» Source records
::::::::::

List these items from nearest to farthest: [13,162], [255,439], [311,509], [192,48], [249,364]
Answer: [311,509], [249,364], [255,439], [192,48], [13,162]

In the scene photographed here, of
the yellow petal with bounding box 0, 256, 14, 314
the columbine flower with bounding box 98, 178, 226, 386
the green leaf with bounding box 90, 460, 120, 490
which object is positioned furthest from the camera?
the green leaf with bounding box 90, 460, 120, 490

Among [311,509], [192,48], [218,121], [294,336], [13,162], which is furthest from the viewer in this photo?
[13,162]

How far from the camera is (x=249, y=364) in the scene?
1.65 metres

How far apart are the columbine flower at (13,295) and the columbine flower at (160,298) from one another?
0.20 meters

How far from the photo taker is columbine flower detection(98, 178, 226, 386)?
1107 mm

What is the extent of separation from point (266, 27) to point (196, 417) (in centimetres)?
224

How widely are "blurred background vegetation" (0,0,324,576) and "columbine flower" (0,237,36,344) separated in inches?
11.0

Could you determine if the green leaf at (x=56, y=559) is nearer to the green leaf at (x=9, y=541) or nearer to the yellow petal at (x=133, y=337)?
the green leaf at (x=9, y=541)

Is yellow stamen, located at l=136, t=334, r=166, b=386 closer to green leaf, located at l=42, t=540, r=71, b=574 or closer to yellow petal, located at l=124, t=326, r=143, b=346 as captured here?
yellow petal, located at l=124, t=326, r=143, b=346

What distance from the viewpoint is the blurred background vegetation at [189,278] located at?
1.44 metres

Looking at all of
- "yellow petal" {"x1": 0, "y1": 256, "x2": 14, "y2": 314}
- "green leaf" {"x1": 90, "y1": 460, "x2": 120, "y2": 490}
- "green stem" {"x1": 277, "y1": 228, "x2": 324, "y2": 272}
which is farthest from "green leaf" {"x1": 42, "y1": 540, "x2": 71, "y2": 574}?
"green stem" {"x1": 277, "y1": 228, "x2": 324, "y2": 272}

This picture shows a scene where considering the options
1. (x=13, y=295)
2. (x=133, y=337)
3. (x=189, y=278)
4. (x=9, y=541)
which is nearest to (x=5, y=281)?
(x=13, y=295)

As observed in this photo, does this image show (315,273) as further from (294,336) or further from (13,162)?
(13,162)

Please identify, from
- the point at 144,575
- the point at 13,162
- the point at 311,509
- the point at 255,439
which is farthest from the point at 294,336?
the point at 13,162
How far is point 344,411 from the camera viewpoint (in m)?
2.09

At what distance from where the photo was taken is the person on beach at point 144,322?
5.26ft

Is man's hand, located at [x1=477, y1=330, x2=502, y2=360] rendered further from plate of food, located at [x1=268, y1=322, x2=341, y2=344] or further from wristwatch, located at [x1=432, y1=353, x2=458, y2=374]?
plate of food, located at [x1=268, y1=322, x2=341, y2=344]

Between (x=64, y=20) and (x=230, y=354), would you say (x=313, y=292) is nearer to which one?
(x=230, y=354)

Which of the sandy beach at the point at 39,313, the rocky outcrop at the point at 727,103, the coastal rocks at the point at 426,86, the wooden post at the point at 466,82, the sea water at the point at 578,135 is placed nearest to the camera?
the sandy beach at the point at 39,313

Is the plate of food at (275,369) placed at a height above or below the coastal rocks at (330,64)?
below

::::::::::

» Written instruction
Substitute "columbine blossom" for each occurrence of "columbine flower" in the items above. Reproduce all of the items with everything else unchanged.

» Full response
List these items from nearest to farthest: [13,162], [255,439], [311,509], [192,48], [249,364]
Answer: [311,509], [249,364], [255,439], [192,48], [13,162]

In the scene photographed here, of
the yellow petal with bounding box 0, 256, 14, 314
the columbine blossom with bounding box 98, 178, 226, 386
the green leaf with bounding box 90, 460, 120, 490
which object is positioned furthest from the camera?
the green leaf with bounding box 90, 460, 120, 490

Among [311,509], [192,48], [218,121], [294,336], [13,162], which is furthest from the viewer in this photo?
[13,162]

How far from the camera is (x=249, y=364) in the scene?
1.65 metres

How far apart are the columbine blossom at (13,295) and the columbine blossom at (160,298) from one another?
0.20 meters

How far from the photo taker is columbine blossom detection(98, 178, 226, 386)?
1107 mm

What is the extent of separation from point (266, 27) to point (196, 417) (in centimetres)?
224

How widely are "blurred background vegetation" (0,0,324,576) and "columbine blossom" (0,237,36,344) separated in inches?
11.0

Could you determine if the green leaf at (x=56, y=559) is nearer to the green leaf at (x=9, y=541) or nearer to the yellow petal at (x=133, y=337)?
the green leaf at (x=9, y=541)

Is yellow stamen, located at l=136, t=334, r=166, b=386 closer to green leaf, located at l=42, t=540, r=71, b=574 or closer to yellow petal, located at l=124, t=326, r=143, b=346 as captured here?
yellow petal, located at l=124, t=326, r=143, b=346

What distance from the viewpoint is the blurred background vegetation at [189,278] located at?
1.44 metres

Looking at all of
- "yellow petal" {"x1": 0, "y1": 256, "x2": 14, "y2": 314}
- "green leaf" {"x1": 90, "y1": 460, "x2": 120, "y2": 490}
- "green stem" {"x1": 277, "y1": 228, "x2": 324, "y2": 272}
which is farthest from "green leaf" {"x1": 42, "y1": 540, "x2": 71, "y2": 574}?
"green stem" {"x1": 277, "y1": 228, "x2": 324, "y2": 272}

This picture shows a scene where considering the options
1. (x=13, y=295)
2. (x=133, y=337)
3. (x=189, y=278)
4. (x=9, y=541)
which is nearest to (x=5, y=281)?
(x=13, y=295)

As observed in this photo, does this image show (315,273) as further from (294,336) or further from (13,162)?
(13,162)

Please identify, from
- the point at 144,575
- the point at 13,162
- the point at 311,509
- the point at 255,439
which is farthest from the point at 294,336?
the point at 13,162
How far is point 344,411 from the camera viewpoint (in m)?
2.09

At what distance from where the photo was taken is the person on beach at point 144,322?
5.26ft

Is man's hand, located at [x1=477, y1=330, x2=502, y2=360] rendered further from plate of food, located at [x1=268, y1=322, x2=341, y2=344] or further from wristwatch, located at [x1=432, y1=353, x2=458, y2=374]?
plate of food, located at [x1=268, y1=322, x2=341, y2=344]

Between (x=64, y=20) and (x=230, y=354), would you say (x=313, y=292) is nearer to which one?
(x=230, y=354)

Which of the sandy beach at the point at 39,313, the rocky outcrop at the point at 727,103, the coastal rocks at the point at 426,86, the wooden post at the point at 466,82, the sea water at the point at 578,135 is placed nearest to the camera?
the sandy beach at the point at 39,313

Is the plate of food at (275,369) placed at a height above or below the coastal rocks at (330,64)?
below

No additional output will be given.